It’s time for my next post! This past
week has been inspiring for me. Overall, I was very productive; I managed to
make new friends, see some sights, and have many well-developed conversations
with very smart people.
I ended my time in Pune with a round of
laundry. Although Malik offered to take care of it himself in the communal
washing machine behind the guesthouse, he also (politely) suggested I take my
laundry to “My Dhobi,” a business that does your washing for you. I elected for
that option, and had a lovely conversation with the manager who has traveled
extensively in the southwest US, and has a niece in Auburn Hills, MI.
I had my first experience with the long-distance
trains – I managed the four-hour trip from Pune to Mumbai (Dadar Station) by
myself. I almost missed it; I literally hopped aboard the first car I saw, and
we started chugging along (note to self: remember to print your ticket
beforehand!). Luckily, I jumped onto the right one! At Dadar, I took a taxi to
my hotel in Khar West, about a 10min ride. The taxi driver promised me a good
deal, and tried to charge ₨2000 when his meter said ₨57. He pulled out a fare
conversion card “given to him by the government,” that although looked
plausible, I knew was a forgery based on the prices. I was astounded when a
local started to back him up, and so I called Ketaki to make sure I wasn’t just
being ignorant. In fact, the charge was ₨57. Fellow SiSA students… be careful!
I visited two hospitals this week, but
had multiple interviews at each, over four days. At the first, Tata Memorial
Hospital in Parel, I met with five physicians. Each chose to focus on slightly
different aspects of EMR systems. I’m finding that a good first question to ask
is, “What do you define as an EMR system,” followed by, “What is the difference
between that, and an HIS system?” A high percentage of all hospitals here have
a hospital information system (HIS) that might include modules such as “Admissions,
Discharge, and Transfers,” “Bed Occupancy,” “Billing,” or “Patient
Registration.” Many of the physicians, when asked if they use an EMR system,
they say yes, but really are referring to their hospital’s HIS system. The key
difference, in my opinion, is that an EMR system needs to provide support for
clinicians when making important decisions regarding patient care. Such
provisions could include patient allergy alerts, diagnosis information, prior
medical histories, lab results, and all medical images. Of these features, none
of the hospitals I’ve visited so far have implemented all of them. Most have
implemented a module for viewing images (MRIs, CTs, etc.) and some have
implemented a module for viewing lab results. But of course, the modules are
all separate, and have unique login information for each.
The second hospital I visited was
Fortis, Mulund, where I interviewed another five physicians, four of which were
during their outpatient clinic periods. This provided a unique opportunity for
me to understand the different settings in which an EMR system could be used.
The number one challenge these physicians emphasized was patient volumes. There
are simply too many patients to be seen each day to spend time wrestling with
their computers while they’re at it. And frankly, I don’t blame them. If there
is one thing I’ve seen most during my time here, it’s people. I’ve ridden the
trains a few times in the last couple days, but always during off-hours. The
trains and platforms have been crowded, but I’ve managed to always make it on and
off the trains alright. Today on my trip to Fortis (about a 1.5hr journey), I
left Khar at 9a, just as peak travel times were beginning. It was madness. I
felt like a sheep being herded through a tunnel squished against a million
other sheep. The transfer at Dadar was equally as crazy; there were easily 5,000
people on the station platforms at any given time. I loved having the opportunity to fit as a local, and even had some people ask me, "agle station kya hai?" (what is the next station?) To which I was able to proudly offer, "Bandra," "Khar Road," and "Nahur."
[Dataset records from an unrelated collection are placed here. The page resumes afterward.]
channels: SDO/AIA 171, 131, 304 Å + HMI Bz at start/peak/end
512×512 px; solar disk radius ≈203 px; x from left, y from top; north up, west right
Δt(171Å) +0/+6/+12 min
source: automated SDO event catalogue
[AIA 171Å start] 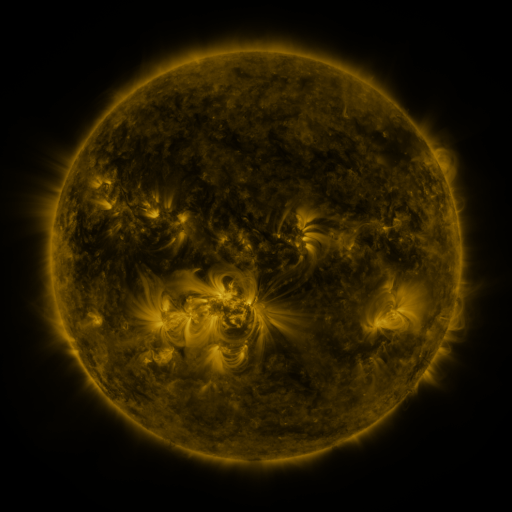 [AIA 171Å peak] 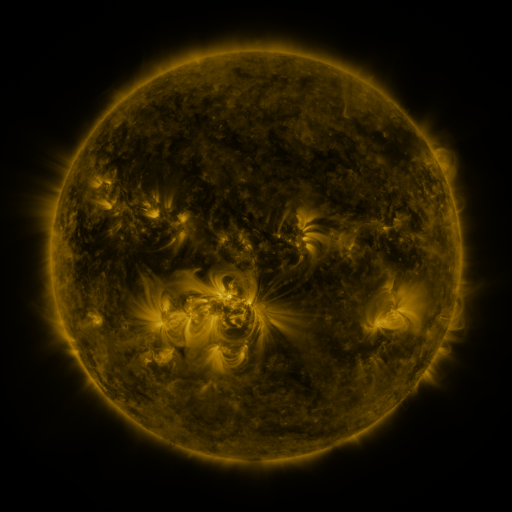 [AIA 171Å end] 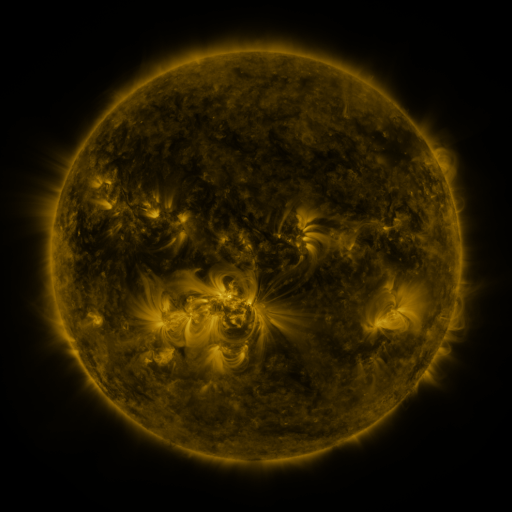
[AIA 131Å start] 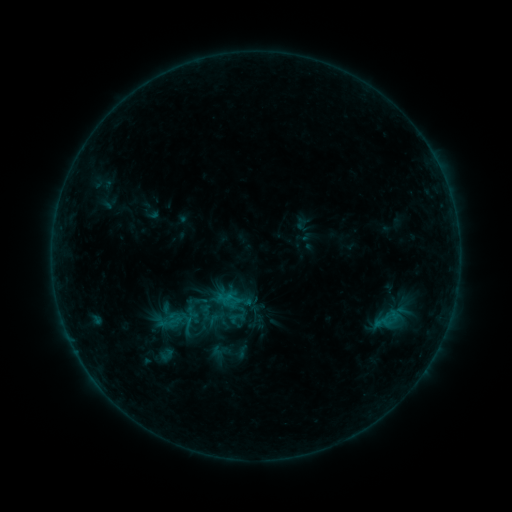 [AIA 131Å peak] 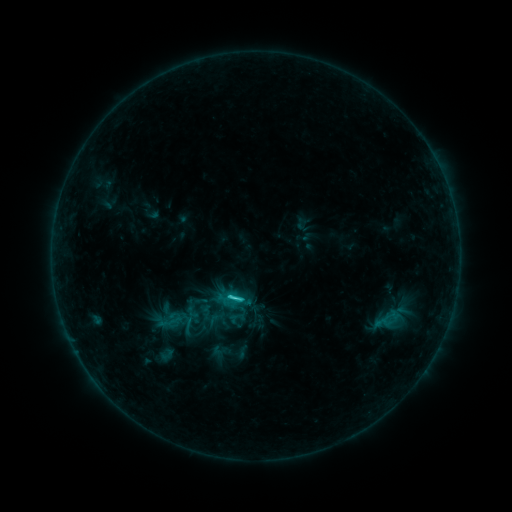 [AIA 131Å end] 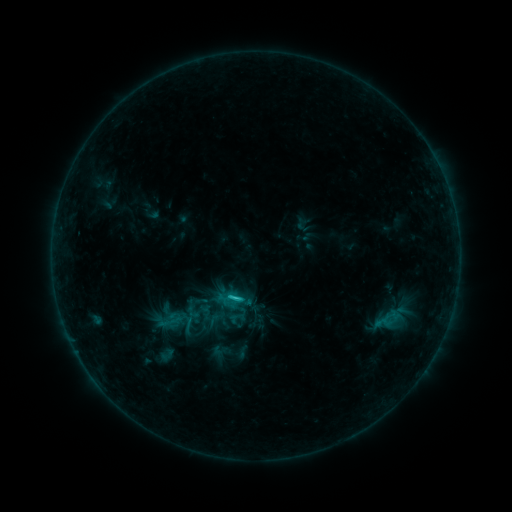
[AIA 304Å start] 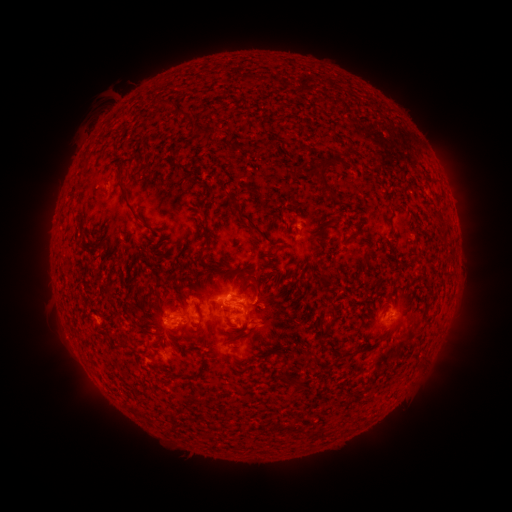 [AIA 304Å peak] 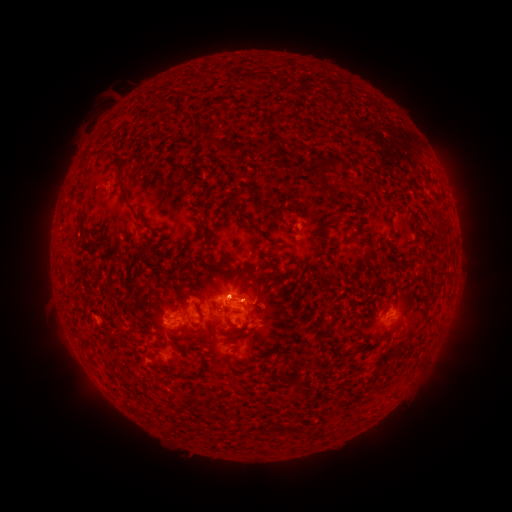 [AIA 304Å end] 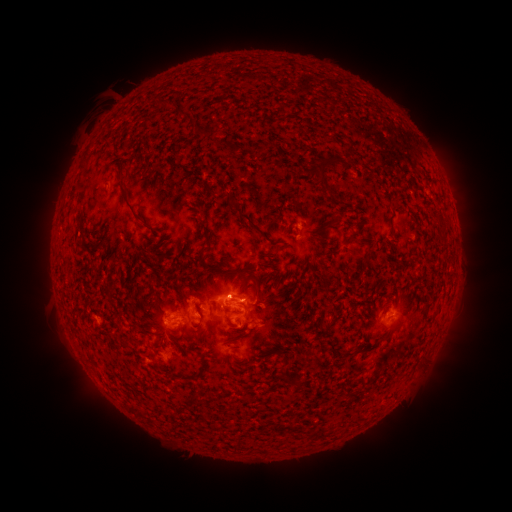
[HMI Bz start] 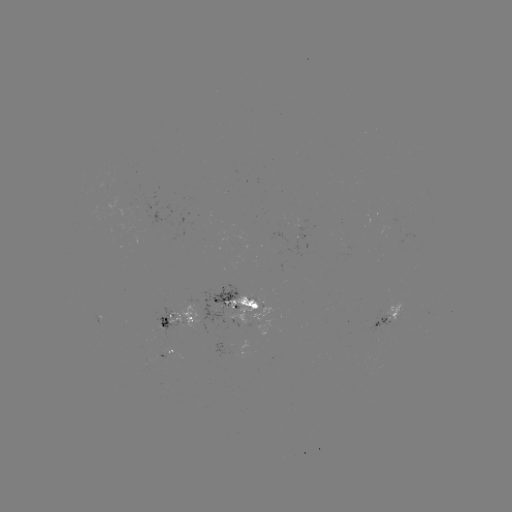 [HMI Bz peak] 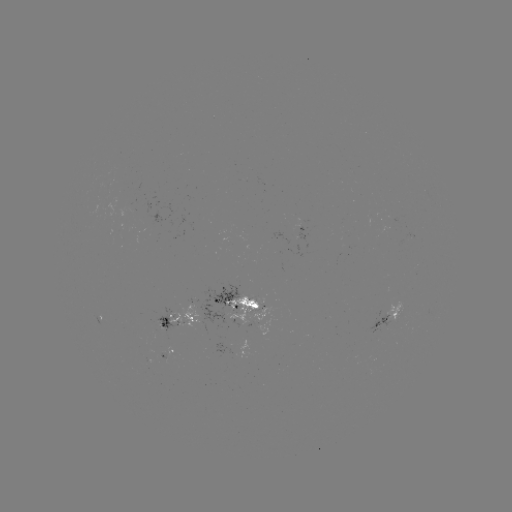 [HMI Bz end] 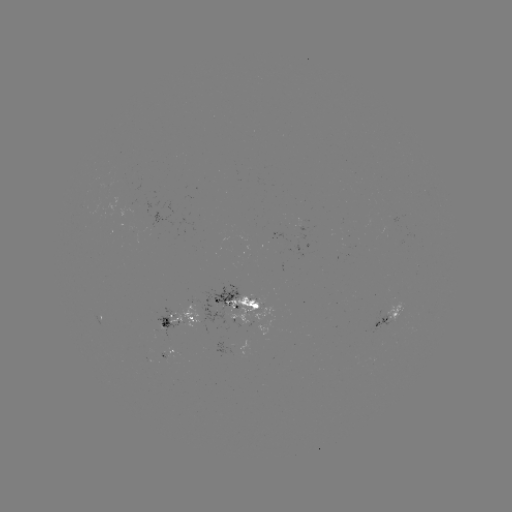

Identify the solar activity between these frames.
C1.7 flare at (234, 296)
I’ve been told there is not a lack of
doctors here, and I’m inclined to believe that after hearing so many of them graduate
and continue into hospital administration, business, and pharmacy. From what doctors have told me, what India lacks is healthcare facilities. There simply aren’t enough hospitals
to take care of every person with the same level of attention as in the US.
When time is of the essence, and an “expensive” hospital consult is ₨500 ($9), doctors
simply don’t care to put the effort into learning a new system and dealing with
the training period required for an EMR system to stick. Not to mention the
grossly inadequate amount of infrastructure – imagine having to run from the
patient’s bedside to the single nursing station in the ward to check a patient’s
chart one more time. Then there’s the slow Internet connection, the forgotten
passwords, and my favorite, the software runtime errors.
At some point during all of my interviews,
the physician says something along the lines of, “You know, all we need is a
visionary – someone to come in and push for EMRs. Someone just needs to take
our paper away!” If you’re reading this and feeling inspired, let me know, and
I will put you in touch with the right people!